The lieutenant let out a baffled snarl and almost tore at his stiff collar as he once more addressed Mulholland.

‘Why did you not tell me this madness, this … wild gallivant was in progress?’

McLevy judged it time to take a hand. ‘It was my fault, sir,’ he stated, face solemn, tone sober, as befits the repentant sinner.

Roach’s head swivelled in his direction.

‘Everything
is your fault,’ he muttered. ‘Explain.’

‘I prevailed upon the constable not to divulge the … direction of the investigation, until I had extended it to my complete satisfaction.’

‘Extended?’
Roach near howled. ‘By God you extended it. Right up to one of the most important people in this country!’

But a dour nod from the lieutenant to Mulholland indicated some acceptance of his innocence in the affair.

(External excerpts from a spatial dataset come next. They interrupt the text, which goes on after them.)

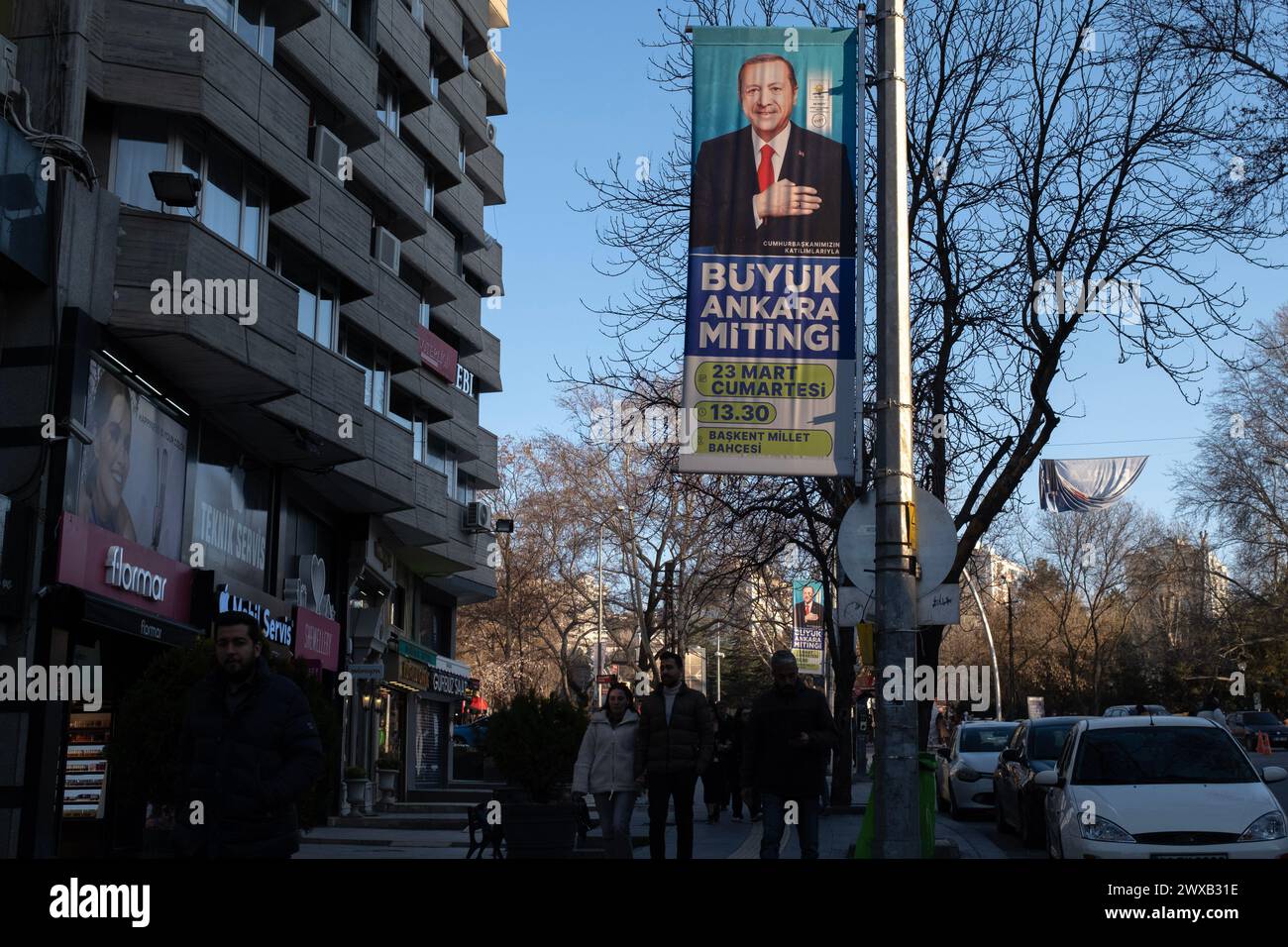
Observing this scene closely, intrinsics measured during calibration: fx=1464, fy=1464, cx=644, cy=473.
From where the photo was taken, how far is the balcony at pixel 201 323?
57.3ft

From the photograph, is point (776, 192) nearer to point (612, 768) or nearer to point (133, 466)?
point (612, 768)

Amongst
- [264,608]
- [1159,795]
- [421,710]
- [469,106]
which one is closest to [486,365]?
[469,106]

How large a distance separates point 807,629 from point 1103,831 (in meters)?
36.7

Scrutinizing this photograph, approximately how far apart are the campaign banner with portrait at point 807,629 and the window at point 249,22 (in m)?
24.8

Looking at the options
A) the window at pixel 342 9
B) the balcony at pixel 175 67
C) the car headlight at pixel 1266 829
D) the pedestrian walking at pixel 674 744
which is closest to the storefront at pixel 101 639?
the balcony at pixel 175 67

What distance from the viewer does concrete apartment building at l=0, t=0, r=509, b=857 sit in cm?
1595

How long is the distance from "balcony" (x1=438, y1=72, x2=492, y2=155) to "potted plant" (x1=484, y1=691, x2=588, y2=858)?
78.8 feet

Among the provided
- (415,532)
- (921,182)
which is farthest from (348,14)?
(921,182)

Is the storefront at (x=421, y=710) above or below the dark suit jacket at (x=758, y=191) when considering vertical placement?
below

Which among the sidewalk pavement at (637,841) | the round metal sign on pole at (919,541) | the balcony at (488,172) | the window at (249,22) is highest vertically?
the balcony at (488,172)

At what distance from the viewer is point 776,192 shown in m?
10.3

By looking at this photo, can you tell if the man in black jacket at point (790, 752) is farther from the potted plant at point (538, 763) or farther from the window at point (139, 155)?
the window at point (139, 155)

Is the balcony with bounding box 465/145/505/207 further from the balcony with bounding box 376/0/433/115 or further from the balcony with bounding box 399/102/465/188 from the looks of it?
the balcony with bounding box 376/0/433/115
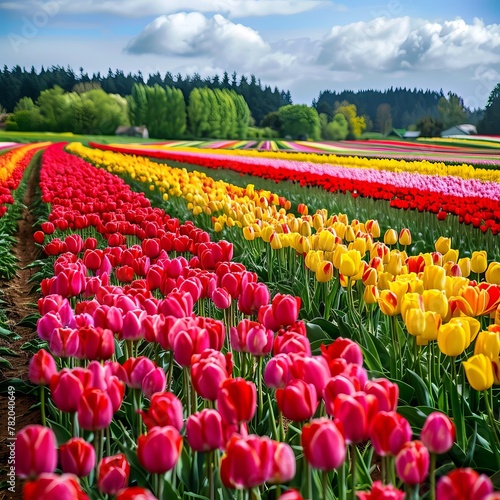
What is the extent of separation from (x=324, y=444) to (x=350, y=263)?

Roach knew to his cost what a devious bugger his inspector could be. He turned a cold unforgiving eye back to McLevy. That which ye sow, so shall ye reap, and this was going to be a bitter harvest.

‘Extended without a shred of proof,’ he spat out the words like sour pips. ‘A tissue of stories concocted by some female who sends you on a goose chase with madwomen, nurses, murders from thirty years ago, all tangled up like a whore’s drawers!’

It was a measure of the heated indignation in Roach’s breast that he had expressed himself so indelicately, but he wasn’t done yet, not by a long chalk.

‘And who is this woman? This … Joanna Lightfoot? Is she a figment of your imagination, McLevy?’

‘She is real enough. And I shall find her out.’

‘You have done enough damage,’ said Roach. ‘Acting on your own half-baked assumptions, you have tried to link these murders to William Gladstone. You have bothered and bearded the lion in its den and, as I could have warned you had you the decency to keep me up to scratch, you have provoked the most implacable and punishing rebuttal.

‘You are out of your league, inspector. I may not like the man’s politics but he is one of the most powerful men in the country and a
beacon
of moral probity.

‘Yet, you have sought to draw him in. Without a shred, an iota of proof. Not a shred!’

The lieutenant threw up his hands as if he had just seen a decent iron shot take a bad hop into a deep bunker.

He shook his head and fell silent. Righteous wrath was an exhausting process.

McLevy judged it time to try his luck.

‘Did Dr Jarvis examine the fingernails of the corpse?’ asked the inspector.

‘He did, sir,’ interposed Mulholland who thought he might make this remark without taking sides, ‘and found remnants of human skin under the first and second digits.’

‘No more than I noticed myself.’

‘And what was your deduction, sir?’

Mulholland was trying to help, it was the least he could do after McLevy had rescued him from the bottomless pit; mind you, it was the inspector who had landed him there in the first place.